Delta Apparel narrows fiscal 2009 outlook
Delta Apparel Inc reported financial results for its third fiscal quarter ended March 28, 2009.
Third Quarter Results
Net sales for the three months ended March 28, 2009, were a record $85.7 million, an increase of $10.3 million, or 13.7%, from the prior year's third quarter. The sales growth was driven by a 32.1% sales increase in the activewear segment partially offset by a 7.6% decrease in retail-ready sales. Gross margins were 19.6% compared to 20.8% in the prior year third quarter. The decrease in gross margins was driven primarily from an increase in activewear sales as a percentage of the Company's total sales, impacting gross margins by approximately 260 basis points.
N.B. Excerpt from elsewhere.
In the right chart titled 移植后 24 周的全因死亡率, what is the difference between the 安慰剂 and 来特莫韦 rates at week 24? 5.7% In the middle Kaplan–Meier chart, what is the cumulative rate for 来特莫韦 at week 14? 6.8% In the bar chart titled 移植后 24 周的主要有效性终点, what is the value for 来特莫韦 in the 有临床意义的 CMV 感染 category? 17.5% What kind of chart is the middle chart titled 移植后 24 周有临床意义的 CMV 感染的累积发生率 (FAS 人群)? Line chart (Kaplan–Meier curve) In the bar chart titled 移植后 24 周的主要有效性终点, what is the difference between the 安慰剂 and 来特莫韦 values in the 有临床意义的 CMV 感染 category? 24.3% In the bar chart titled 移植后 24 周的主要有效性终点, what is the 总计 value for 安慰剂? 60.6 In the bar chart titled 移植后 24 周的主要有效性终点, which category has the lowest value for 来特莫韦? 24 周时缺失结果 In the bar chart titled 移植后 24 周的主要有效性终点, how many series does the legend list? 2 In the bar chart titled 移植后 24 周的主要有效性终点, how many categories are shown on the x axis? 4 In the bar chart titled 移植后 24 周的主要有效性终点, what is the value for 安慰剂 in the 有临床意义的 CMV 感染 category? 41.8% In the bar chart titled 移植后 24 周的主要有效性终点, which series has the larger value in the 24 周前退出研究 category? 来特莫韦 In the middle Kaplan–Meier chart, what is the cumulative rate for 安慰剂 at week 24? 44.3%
This was partially offset by improved margins in the activewear segment due to higher pricing in the private label business and overall improved manufacturing results. In addition, the prior year third quarter included $0.9 million of restructuring related expenses, lowering the gross margin in that quarter by approximately 115 basis points. Net income for the current year third quarter was $1.2 million, or $0.14 per diluted share compared to a net loss of $0.4 million, or ($0.05) per diluted share, inclusive of ($0.07) per diluted share of restructuring related expenses, in the third quarter of the prior year.
Robert W. Humphreys, the Company's President and Chief Executive Officer, commented, “We are pleased to have achieved our fourth consecutive quarter of organic sales growth in what remains a very challenging marketplace. Our improved manufacturing operations and the execution of several strategic initiatives have built profitable growth that should drive continued value for our shareholders in the future. We believe the strength of our brands, expanding license agreements, creative graphic talent, and unique manufacturing and distribution capabilities, all combined with our diverse channels of distribution, are allowing us to build market share in a difficult apparel marketplace.”
Effective March 29, 2009, the Company acquired substantially all of the assets of Gekko Brands, a premier supplier of licensed and decorated headwear sold under the brands of The Game and Kudzu. Our new wholly-owned subsidiary, To The Game, LLC, will continue the business of providing innovatively designed, high quality headwear. The Game and Kudzu have extensive license agreements including most major colleges and universities, motorsports properties, Churchill Downs, and various resort properties.
The Company purchased associated inventory, accounts receivables, and fixed assets of the business, and assumed certain liabilities. No goodwill or intangibles will be recorded on the Company's financial statements in connection with the acquisition. The acquisition was financed through the Company's asset-based secured revolving credit facility.
In conjunction with the acquisition, the Company exercisedthe $10 million accordion feature under its existing credit facility, bringing the total line of credit to $110 million, subject to borrowing base limitations. Delta Apparel expects To The Game, LLC to add approximately $27 million in annual sales to its business and to be marginally profitable, with opportunities for improved profitability in the future. This business should allow the Company to increase sales of branded and licensed products and become a more important partner with many key license holders.
The retail-ready segment, comprised of the Soffe and Junkfood businesses, had sales of $32.3 million, a 7.6% decline from the prior year third quarter. The Junkfood and Soffe businesses both experienced reduced sales as retailers reduced orders to lower their inventory investment after the weak holiday season and with continued expectation of reduced consumer spending in the future.
The Soffe business also declined in its military business, as the prior year included sales from the introduction of the new Navy PT uniform, which resulted in a spike in military sales in the third and fourth fiscal quarters of 2008. Operating income in the retail-ready segment was $2.8 million for the third fiscal quarter of 2009, a decline of $1.9 million from the prior year third quarter due primarily to the lower sales and deleveraged fixed costs in the businesses.